Two applications – one for listed building consent and the other for a new access ramp at the front of the building – have been submitted to Aberdeen City for consideration by their planning committee.
APA chief executive Jane Spiers says: “The planning process takes us a step nearer our goal to breathe new life into the Music Hall ensuring its place at the heart of civic and cultural life in the city.
“This is not just a building project, the regeneration will help us to reveal and share the Music Hall’s rich history down the ages and create an inspirational space for artists and audiences in a place which has delighted, educated and entertained audiences for decades.
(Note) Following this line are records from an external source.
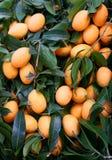 堆橙色玛丽亚李子和深绿叶子覆盖物,在其他名字是李子芒果或gandaria 免版税库存图片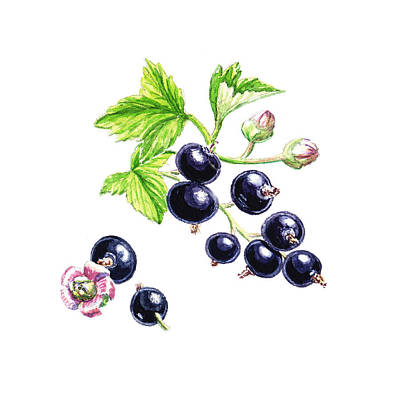 Blackcurrant Botanical Study Poster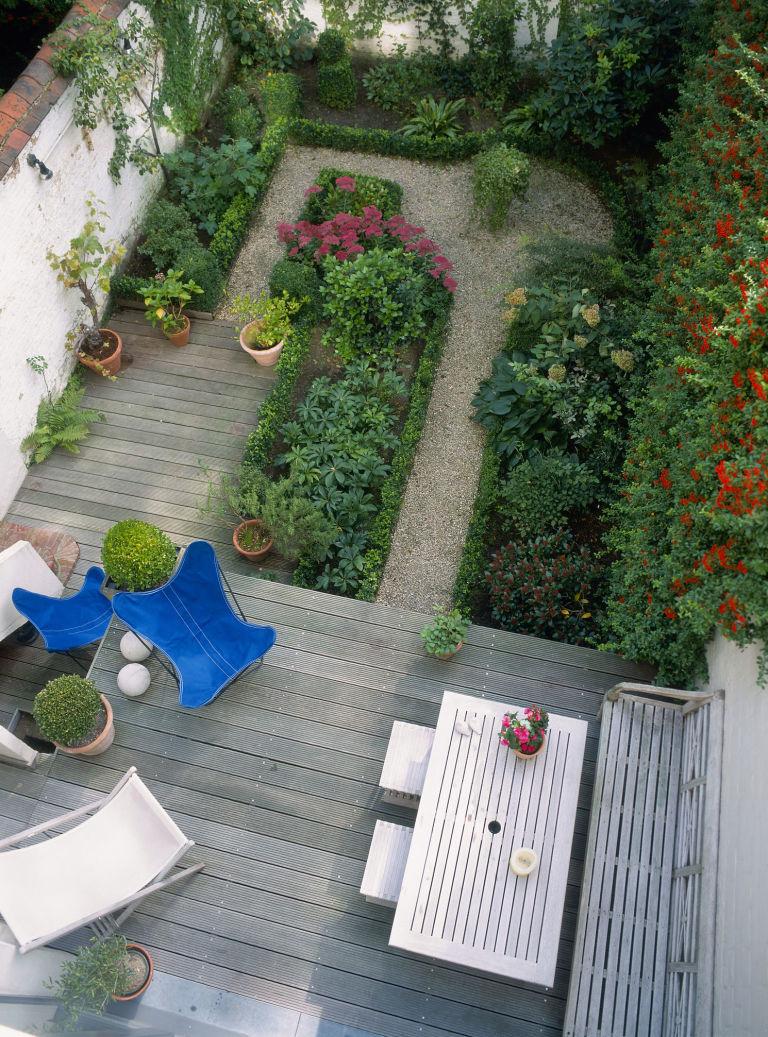 small gardens firethorn (pyracantha) growing on wall in decked garden FGOQVOC
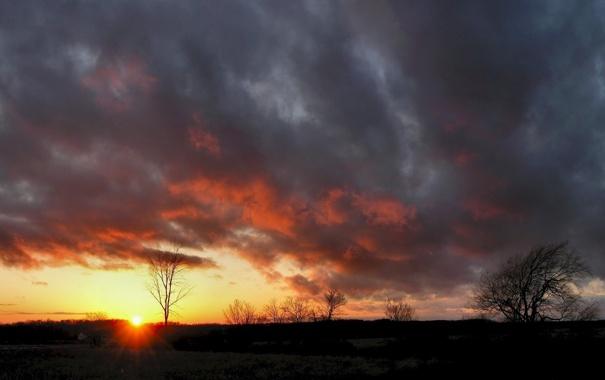 Фото обои поле, небо, солнце, облака, деревья, пейзаж, закат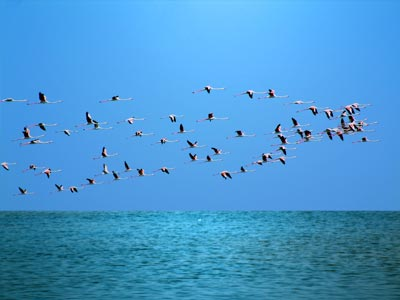 Anaya Odisha - Photo Gallery - Birds at Chilka Lagoon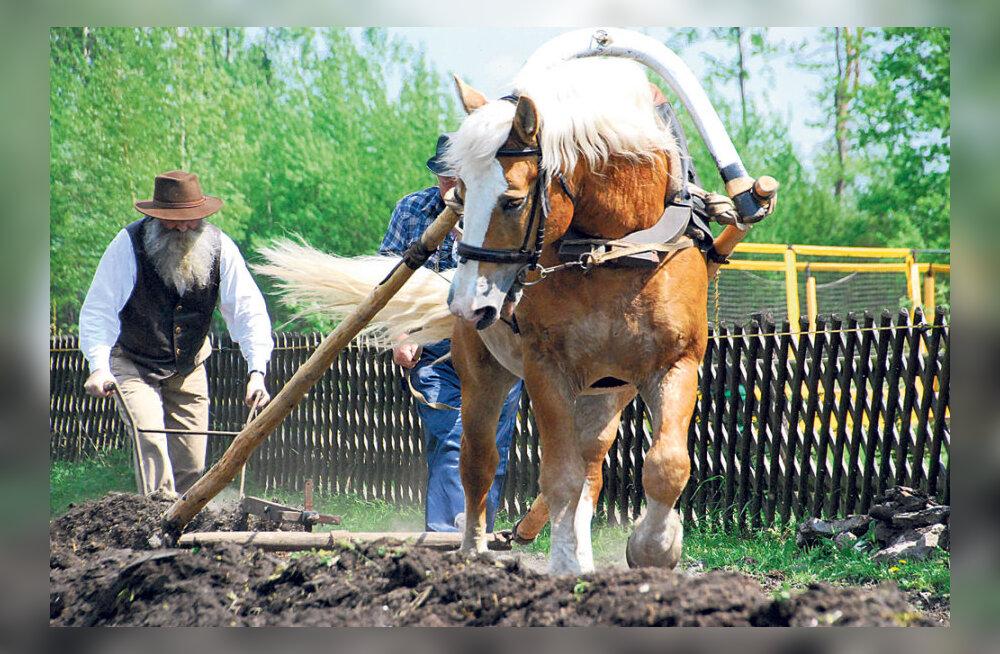 Pärnumaal künti hobustega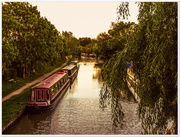 31st May 2017 - Evening On The Canal
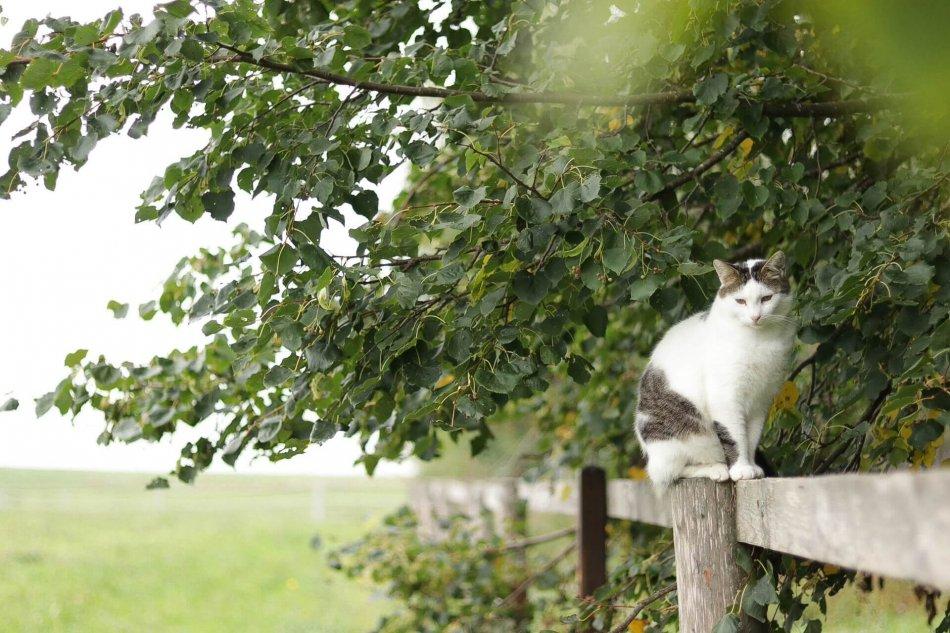 кошка, забор, лето, природа, деревня, дерево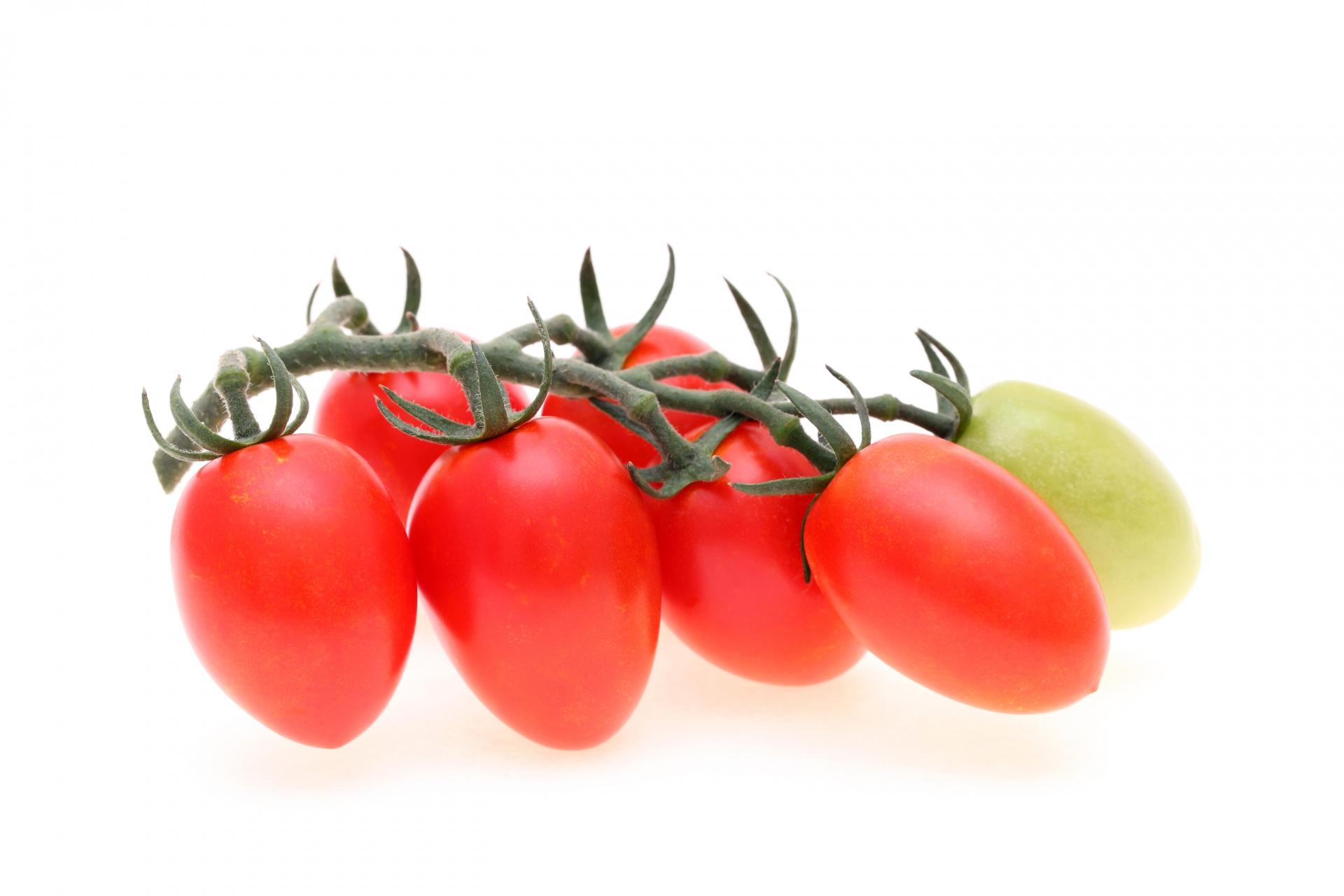 ミニトマトのアイコ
“At APA we are passionately committed to making this city treasure sparkle once again while inspiring and involving people of all ages and securing its rightful place at the heart of the social and cultural life of our city.”
APA – the company which operates the iconic venue alongside His Majesty’s Theatre and The Lemon Tree – now has pledges in place totalling £4.9m for the £7m project including £1.5m funding from Creative Scotland, £1m from Aberdeen City Council; £700,000 from the Heritage Lottery Fund; £220,000 from Historic Scotland; £240,00 from the Robertson Trust and £1.25m from APA’s own restoration fund – money raised by the general public through ticket sales.
Aberdeen City Council has agreed to act as guarantor for the final £2m needed to allow the project to get underway at the end of March next year.”
The funding will be used to upgrade, restore and conserve the Music Hall and a key aim is to improve access and freedom of movement around the building for all users.
The plans also include creating a new studio space and new creative learning space; restoring and renovating the auditorium; improving artists’ accommodation; creating a new box office and making the 155-year-old building more environmentally friendly.
Since the early 80s and in the last 30 years, over four million visitors and more than 5000 staged events and concerts have taken their toll on the iconic Union Street building.
The redevelopment project is designed not only to restore, conserve and protect the Music Hall but to safeguard its rich history of people, communities, experiences and cultural activity, and ensure its survival for the next two centuries.